▶ **TASK INPUTS**
BEGIN

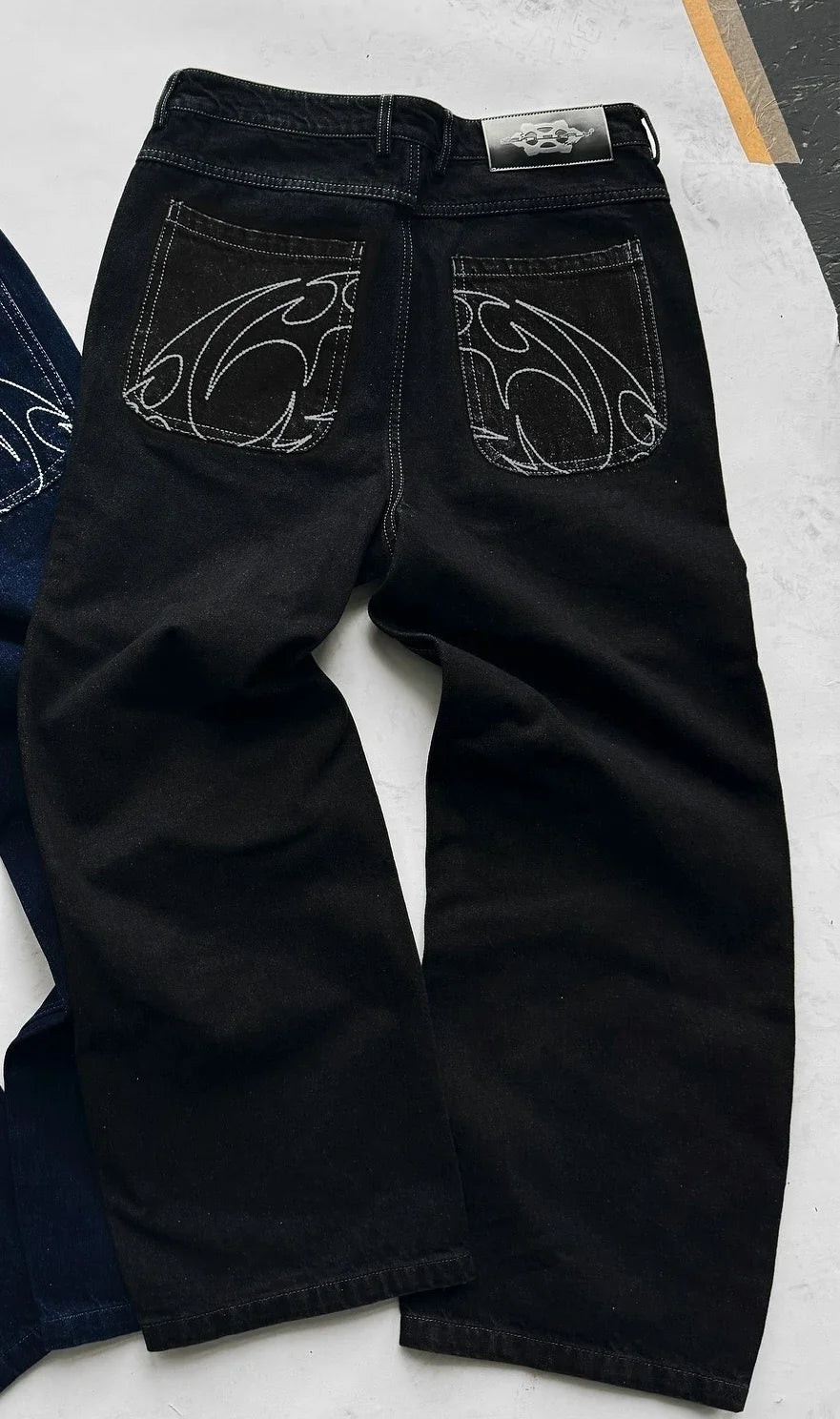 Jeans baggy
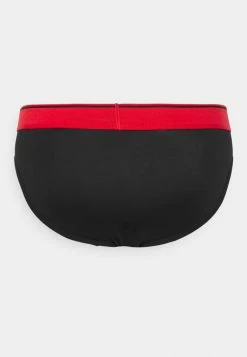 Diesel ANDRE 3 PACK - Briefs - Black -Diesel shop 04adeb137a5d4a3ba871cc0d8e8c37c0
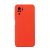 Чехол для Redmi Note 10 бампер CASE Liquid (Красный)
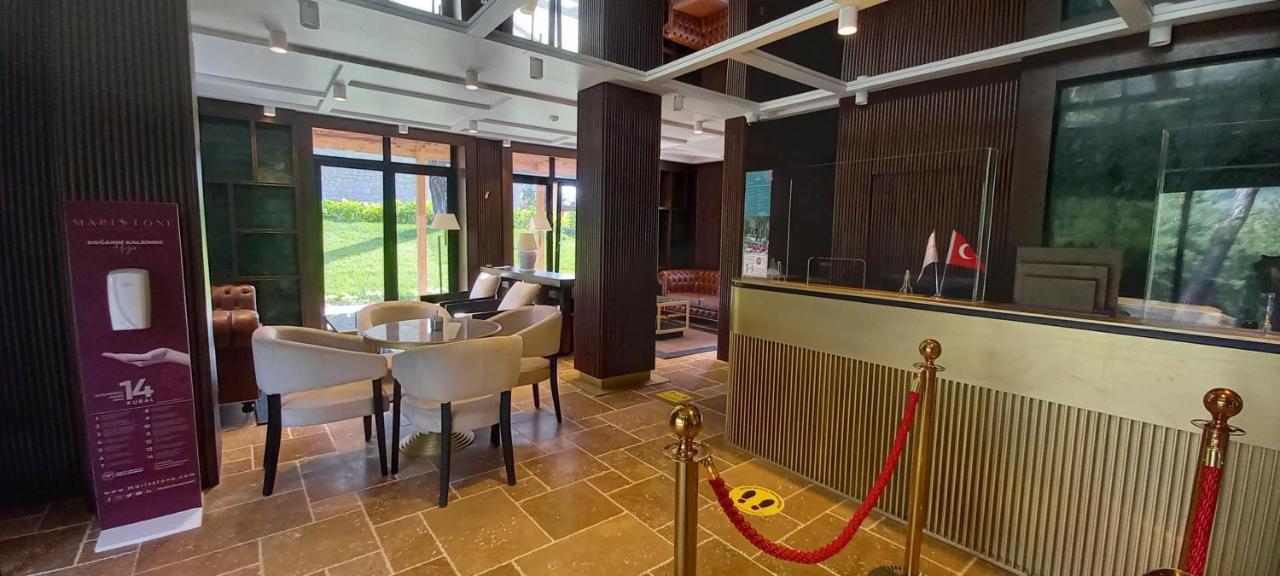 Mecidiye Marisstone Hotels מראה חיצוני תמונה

END
BEGIN

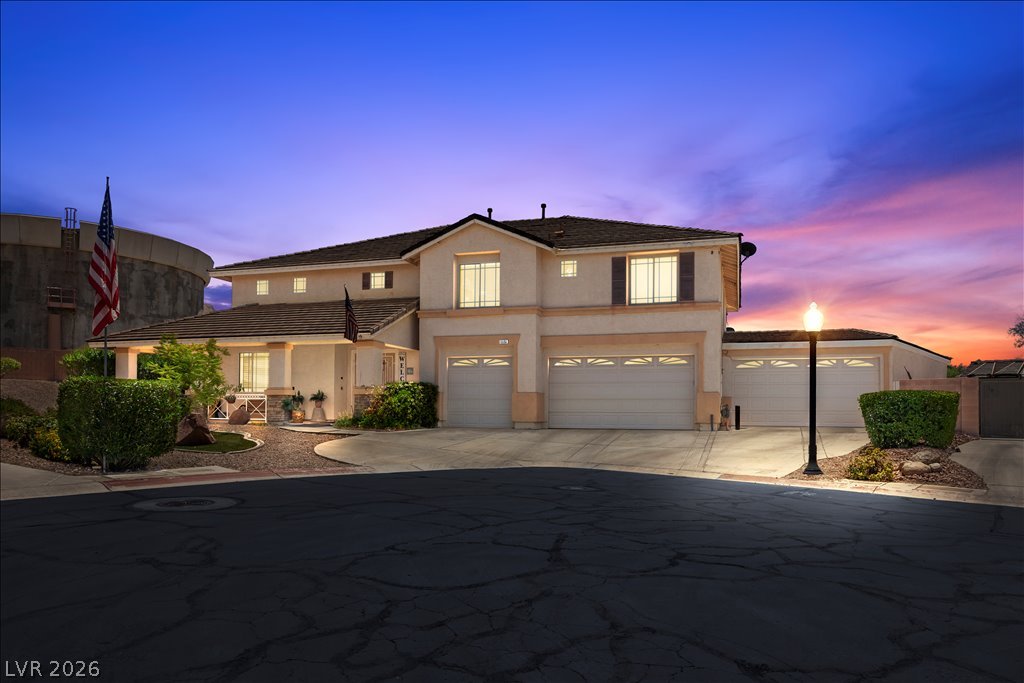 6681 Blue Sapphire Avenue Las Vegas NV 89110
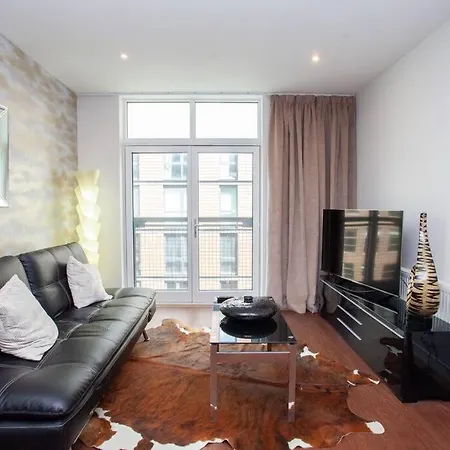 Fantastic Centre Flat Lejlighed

END
BEGIN

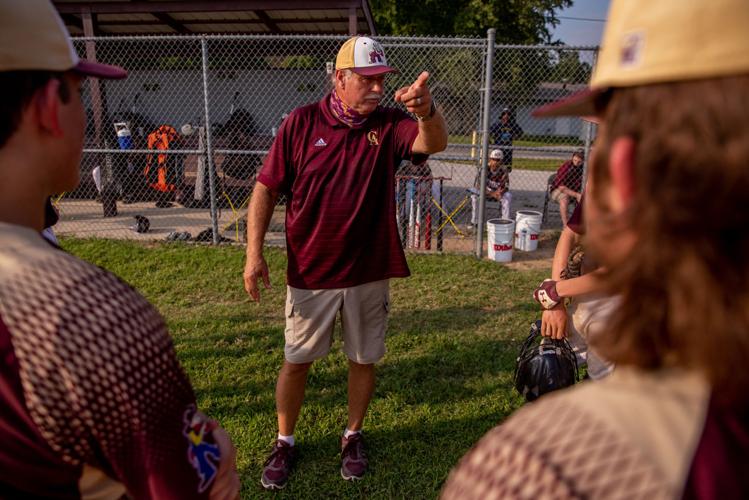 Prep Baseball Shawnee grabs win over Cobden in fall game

END

▶ **WORK INSTRUCTIONS**
Without the pictures, give again exactly the lines above starting at the line containing "Jeans baggy" and ending at the line containing "Mecidiye Marisstone Hotels מראה חיצוני תמונה".

▶ **ANSWER TO THE PROBLEM**
 Jeans baggy
 Diesel ANDRE 3 PACK - Briefs - Black -Diesel shop 04adeb137a5d4a3ba871cc0d8e8c37c0
 Чехол для Redmi Note 10 бампер CASE Liquid (Красный)
 Mecidiye Marisstone Hotels מראה חיצוני תמונה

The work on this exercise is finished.